• **Passage for review**
____________
Question

How do you find the slope and intercept of $y = 4x - 2$ ?

Answer 1

In this question we need to find the slope and intercept of a line whose equation is given to us. To find the slope and intercept of a line from its equation, we first need to convert the given equation of line into slope-intercept form of straight line. The standard form of equation of line is $y = mx + c$ .

Complete step-by-step solution:
Let us try to find the slope and intercept of a line whose equation is given to us. To find slope and intercept of line we need to convert our given equation into slope-intercept form of straight line. The equation of straight line in slope-intercept form is given by $y = mx + c$ , where $m$ is the slope of line and $c$ is the intercept of line. The slope of a line defines direction and its steepness. The intercept is the point where the line cuts the y-axis.
Equation of the line whose slope and intercept we need to find is $y = 4x - 2$ .
We will first convert the given equation of straight line into slope-intercept form of straight line. Since, the given equation of straight line is already in slope intercept form.
Now, we know that in slope-intercept form of straight line $y = mx + c$ , $m$ is slope and $c$ is the intercept of line.
On comparing the given equation of line $y = 4x - 2$ and its general equation, we get
$m = 4$ And
$c = - 2$
Hence the slope is equal to $4$ and the intercept is equal to $- 2$ for line with equation $y = 4x - 2$ .

Note: Two straight lines are parallel if they same slope and different intercept for, example: $y = mx + {c_1}$ and $y = mx + {c_2}$ where ${c_1} \ne {c_2}$ are parallel. A straight line is perpendicular to $x$ axis and parallel to $y$ axis if its equation is of the form $x = c$ . A straight line is parallel to $x$ axis and perpendicular to $y$ axis if its equation of the form $y = c$ .
____________
• **Supplied information**
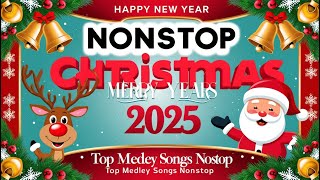 Top Best Christmas Songs 2025 ❄️🎅 Nonstop Christmas Songs Medley 2025 🎄 Merry Christmas 2025 [upl. by Anastasius885]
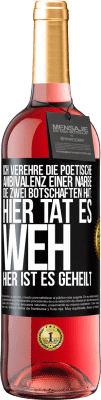 29,95 € Kostenloser Versand | Roséwein ROSÉ Ausgabe Ich verehre die poetische Ambivalenz einer Narbe, die zwei Botschaften hat: Hier tat es weh, hier ist es geheilt Schwarzes Etikett. Anpassbares Etikett Junger Wein Ernte 2025 Tempranillo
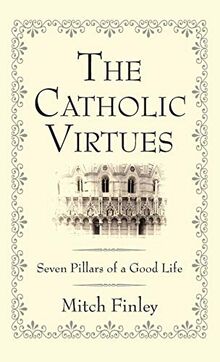The Catholic Virtues: Seven Pillars of a Good Life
____________
• **Assignment**
Answer these from the worked solution on slope and intercept.
1. According to the solution, where is the intercept of a line?
2. What values of m and c does the solution get for y = 4x - 2?
3. What form must a line's equation take for the line to be parallel to the x axis?

• **Solution**
1. It is the point where the line cuts the y-axis.
2. m = 4 and c = -2.
3. y = c.